# Spatial questions linked to pictures:
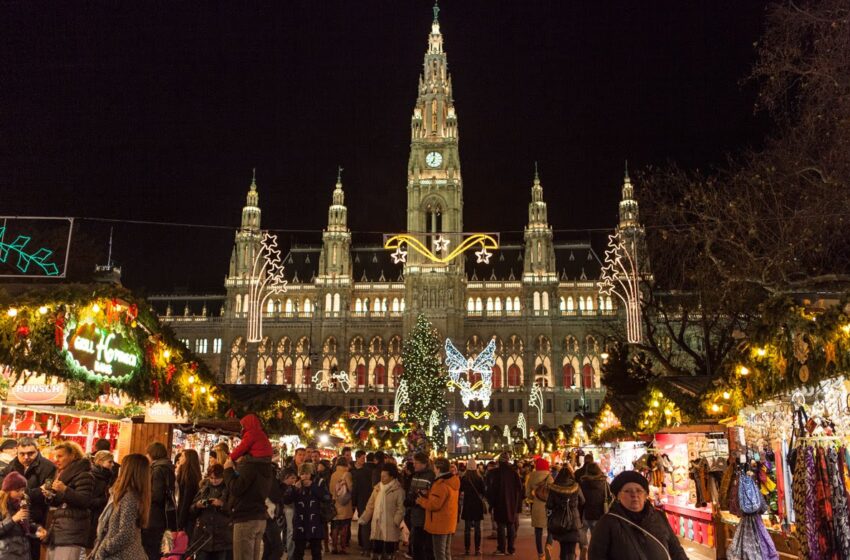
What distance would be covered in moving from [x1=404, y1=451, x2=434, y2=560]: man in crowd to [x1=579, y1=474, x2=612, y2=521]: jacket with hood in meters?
1.81

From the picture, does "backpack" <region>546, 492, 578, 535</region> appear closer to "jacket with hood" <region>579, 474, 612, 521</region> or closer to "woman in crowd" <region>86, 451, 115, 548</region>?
"jacket with hood" <region>579, 474, 612, 521</region>

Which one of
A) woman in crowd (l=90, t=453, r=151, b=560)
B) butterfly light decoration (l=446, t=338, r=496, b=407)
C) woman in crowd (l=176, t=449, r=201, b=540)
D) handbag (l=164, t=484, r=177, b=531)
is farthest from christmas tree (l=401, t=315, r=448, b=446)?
woman in crowd (l=90, t=453, r=151, b=560)

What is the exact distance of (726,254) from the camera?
42.3 feet

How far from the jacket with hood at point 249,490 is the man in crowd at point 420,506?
1.94 metres

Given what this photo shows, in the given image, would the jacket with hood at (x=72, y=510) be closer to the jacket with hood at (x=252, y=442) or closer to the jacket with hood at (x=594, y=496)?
the jacket with hood at (x=252, y=442)

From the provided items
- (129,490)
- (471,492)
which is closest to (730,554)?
(471,492)

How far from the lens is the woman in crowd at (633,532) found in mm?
3367

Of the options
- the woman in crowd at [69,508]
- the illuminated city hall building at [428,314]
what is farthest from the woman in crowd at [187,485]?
the illuminated city hall building at [428,314]

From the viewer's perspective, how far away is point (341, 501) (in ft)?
33.1

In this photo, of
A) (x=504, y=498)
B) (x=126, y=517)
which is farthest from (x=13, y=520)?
(x=504, y=498)

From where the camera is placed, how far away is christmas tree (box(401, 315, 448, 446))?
140 feet

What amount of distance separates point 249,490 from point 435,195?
53055mm

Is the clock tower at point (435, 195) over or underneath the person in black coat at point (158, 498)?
over

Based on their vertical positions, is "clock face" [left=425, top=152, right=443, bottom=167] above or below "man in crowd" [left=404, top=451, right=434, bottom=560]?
above
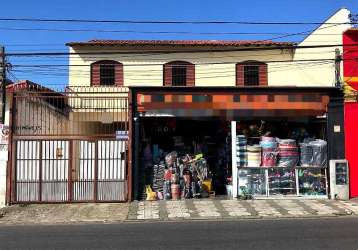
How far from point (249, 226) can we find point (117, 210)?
4879mm

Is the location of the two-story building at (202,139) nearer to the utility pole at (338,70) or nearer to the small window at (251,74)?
the utility pole at (338,70)

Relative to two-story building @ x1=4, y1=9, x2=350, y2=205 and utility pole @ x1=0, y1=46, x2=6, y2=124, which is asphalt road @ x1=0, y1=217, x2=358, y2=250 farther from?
utility pole @ x1=0, y1=46, x2=6, y2=124

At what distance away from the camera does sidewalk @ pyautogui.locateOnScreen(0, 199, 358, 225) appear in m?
14.8

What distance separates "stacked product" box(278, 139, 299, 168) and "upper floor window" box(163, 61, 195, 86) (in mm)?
14352

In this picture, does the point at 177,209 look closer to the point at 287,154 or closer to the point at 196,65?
the point at 287,154

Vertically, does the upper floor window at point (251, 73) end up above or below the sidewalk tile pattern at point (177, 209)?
above

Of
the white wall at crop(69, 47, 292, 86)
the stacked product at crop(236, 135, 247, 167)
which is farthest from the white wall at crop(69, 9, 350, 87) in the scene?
the stacked product at crop(236, 135, 247, 167)

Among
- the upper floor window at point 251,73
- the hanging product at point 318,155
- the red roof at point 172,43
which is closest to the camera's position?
the hanging product at point 318,155

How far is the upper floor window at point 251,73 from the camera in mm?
32375

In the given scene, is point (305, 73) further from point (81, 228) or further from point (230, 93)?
point (81, 228)

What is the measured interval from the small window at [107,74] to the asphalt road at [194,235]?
1927 cm

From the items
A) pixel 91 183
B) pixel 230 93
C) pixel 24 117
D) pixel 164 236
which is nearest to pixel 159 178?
pixel 91 183

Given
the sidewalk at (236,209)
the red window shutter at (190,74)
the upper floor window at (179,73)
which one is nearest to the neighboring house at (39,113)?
the sidewalk at (236,209)

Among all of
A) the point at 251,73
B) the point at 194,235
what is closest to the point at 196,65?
the point at 251,73
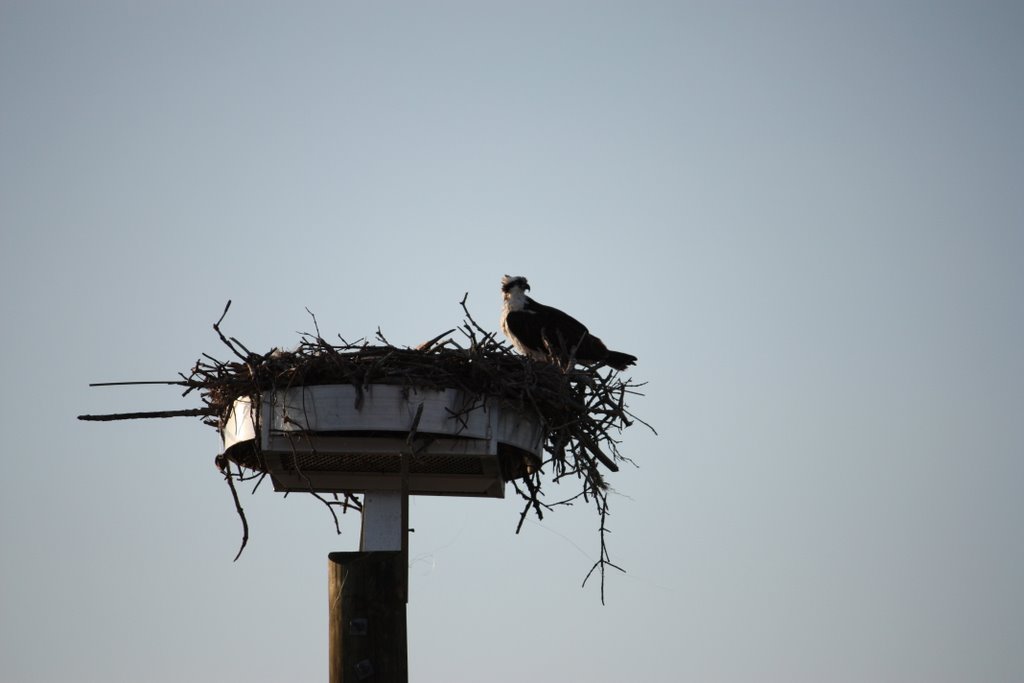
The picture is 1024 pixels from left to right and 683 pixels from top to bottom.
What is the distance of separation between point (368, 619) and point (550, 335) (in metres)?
4.91

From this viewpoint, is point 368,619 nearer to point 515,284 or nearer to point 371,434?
point 371,434

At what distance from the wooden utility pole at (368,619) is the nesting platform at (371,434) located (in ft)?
2.53

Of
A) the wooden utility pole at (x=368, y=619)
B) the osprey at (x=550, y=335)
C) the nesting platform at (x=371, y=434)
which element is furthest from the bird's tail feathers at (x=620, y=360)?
the wooden utility pole at (x=368, y=619)

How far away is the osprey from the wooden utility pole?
4.20 meters

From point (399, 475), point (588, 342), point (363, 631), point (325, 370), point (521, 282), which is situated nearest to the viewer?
point (363, 631)

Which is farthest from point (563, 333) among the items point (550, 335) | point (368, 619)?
point (368, 619)

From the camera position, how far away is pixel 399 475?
9.22m

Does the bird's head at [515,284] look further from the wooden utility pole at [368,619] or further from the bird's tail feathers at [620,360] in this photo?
the wooden utility pole at [368,619]

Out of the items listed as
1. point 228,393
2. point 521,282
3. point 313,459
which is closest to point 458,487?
point 313,459

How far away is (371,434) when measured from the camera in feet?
28.9

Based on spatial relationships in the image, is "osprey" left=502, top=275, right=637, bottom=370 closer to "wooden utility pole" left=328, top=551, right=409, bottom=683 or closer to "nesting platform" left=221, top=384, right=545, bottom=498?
"nesting platform" left=221, top=384, right=545, bottom=498

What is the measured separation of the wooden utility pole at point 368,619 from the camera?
312 inches

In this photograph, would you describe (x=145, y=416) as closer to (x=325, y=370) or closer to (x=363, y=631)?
(x=325, y=370)

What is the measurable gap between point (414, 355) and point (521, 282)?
15.3ft
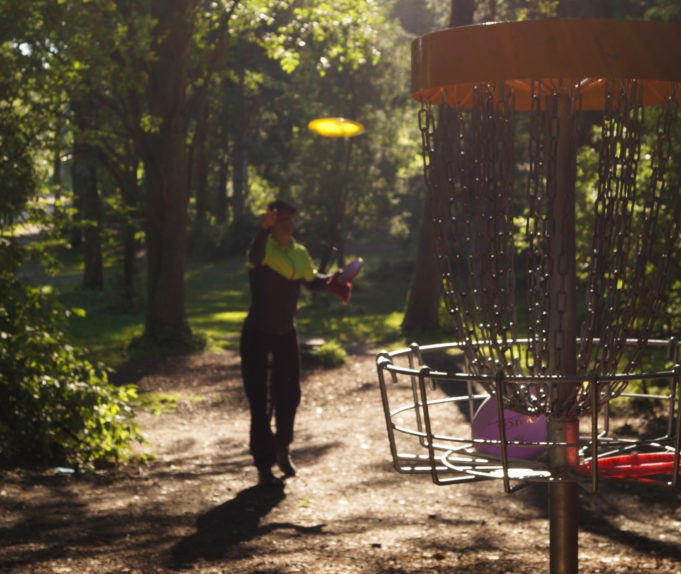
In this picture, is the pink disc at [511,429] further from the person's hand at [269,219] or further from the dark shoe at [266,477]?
the dark shoe at [266,477]

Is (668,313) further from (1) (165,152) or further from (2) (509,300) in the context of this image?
(1) (165,152)

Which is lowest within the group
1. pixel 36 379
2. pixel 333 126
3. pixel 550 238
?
pixel 36 379

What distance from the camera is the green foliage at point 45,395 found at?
7.00 meters

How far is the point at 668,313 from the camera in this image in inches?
317

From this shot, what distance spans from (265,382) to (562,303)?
508 cm

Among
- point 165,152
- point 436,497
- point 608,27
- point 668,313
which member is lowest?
point 436,497

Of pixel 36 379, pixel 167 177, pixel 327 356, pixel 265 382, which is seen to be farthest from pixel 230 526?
pixel 167 177

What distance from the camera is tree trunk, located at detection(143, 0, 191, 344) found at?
51.3 ft

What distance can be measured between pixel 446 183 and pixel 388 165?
28.5 m

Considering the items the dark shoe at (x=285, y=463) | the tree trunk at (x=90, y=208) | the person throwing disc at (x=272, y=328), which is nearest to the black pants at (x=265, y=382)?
the person throwing disc at (x=272, y=328)

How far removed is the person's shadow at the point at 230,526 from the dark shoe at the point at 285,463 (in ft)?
1.12

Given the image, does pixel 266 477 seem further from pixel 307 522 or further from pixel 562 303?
pixel 562 303

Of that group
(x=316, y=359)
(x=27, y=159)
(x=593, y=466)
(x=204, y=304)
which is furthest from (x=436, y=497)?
(x=204, y=304)

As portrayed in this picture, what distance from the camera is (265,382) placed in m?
6.97
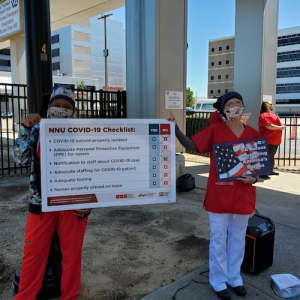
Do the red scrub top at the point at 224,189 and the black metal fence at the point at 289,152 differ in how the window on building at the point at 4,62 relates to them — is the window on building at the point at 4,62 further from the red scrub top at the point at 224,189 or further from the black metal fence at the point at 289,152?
the red scrub top at the point at 224,189

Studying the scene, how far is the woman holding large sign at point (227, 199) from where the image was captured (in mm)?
2850

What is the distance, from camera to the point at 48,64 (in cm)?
314

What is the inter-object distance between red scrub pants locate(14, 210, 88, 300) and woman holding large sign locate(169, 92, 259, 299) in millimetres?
1206

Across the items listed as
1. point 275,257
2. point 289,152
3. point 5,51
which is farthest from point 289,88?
point 275,257

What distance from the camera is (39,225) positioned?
2480 millimetres

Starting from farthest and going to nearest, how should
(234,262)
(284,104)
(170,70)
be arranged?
(284,104), (170,70), (234,262)

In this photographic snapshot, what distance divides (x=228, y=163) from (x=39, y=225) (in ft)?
5.54

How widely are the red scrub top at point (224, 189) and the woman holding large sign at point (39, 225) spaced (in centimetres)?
116

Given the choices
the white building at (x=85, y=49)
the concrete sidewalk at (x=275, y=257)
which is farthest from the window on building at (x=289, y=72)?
the concrete sidewalk at (x=275, y=257)

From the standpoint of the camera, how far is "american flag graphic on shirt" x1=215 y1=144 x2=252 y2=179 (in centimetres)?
283

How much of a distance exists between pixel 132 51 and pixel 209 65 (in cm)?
10720

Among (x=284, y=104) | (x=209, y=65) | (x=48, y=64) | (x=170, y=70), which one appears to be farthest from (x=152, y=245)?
(x=209, y=65)

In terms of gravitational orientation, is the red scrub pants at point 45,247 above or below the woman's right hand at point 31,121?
below

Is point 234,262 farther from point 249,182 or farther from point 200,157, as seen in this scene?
point 200,157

# Exercise description:
Write out as a numbered list the stretch of lines from the one containing "Given the choices" through the last line above, skipping any blank lines.

# Output:
1. Given the choices
2. the white building at (x=85, y=49)
3. the concrete sidewalk at (x=275, y=257)
4. which is farthest from the window on building at (x=289, y=72)?
5. the concrete sidewalk at (x=275, y=257)
6. From the standpoint of the camera, how far is "american flag graphic on shirt" x1=215 y1=144 x2=252 y2=179 (in centimetres)?
7. 283
8. How much of a distance exists between pixel 132 51 and pixel 209 65 (in cm)?
9. 10720
10. Among (x=284, y=104) | (x=209, y=65) | (x=48, y=64) | (x=170, y=70), which one appears to be farthest from (x=152, y=245)?
11. (x=209, y=65)
12. In terms of gravitational orientation, is the red scrub pants at point 45,247 above or below the woman's right hand at point 31,121?
13. below
14. Is point 234,262 farther from point 249,182 or farther from point 200,157, as seen in this scene?
15. point 200,157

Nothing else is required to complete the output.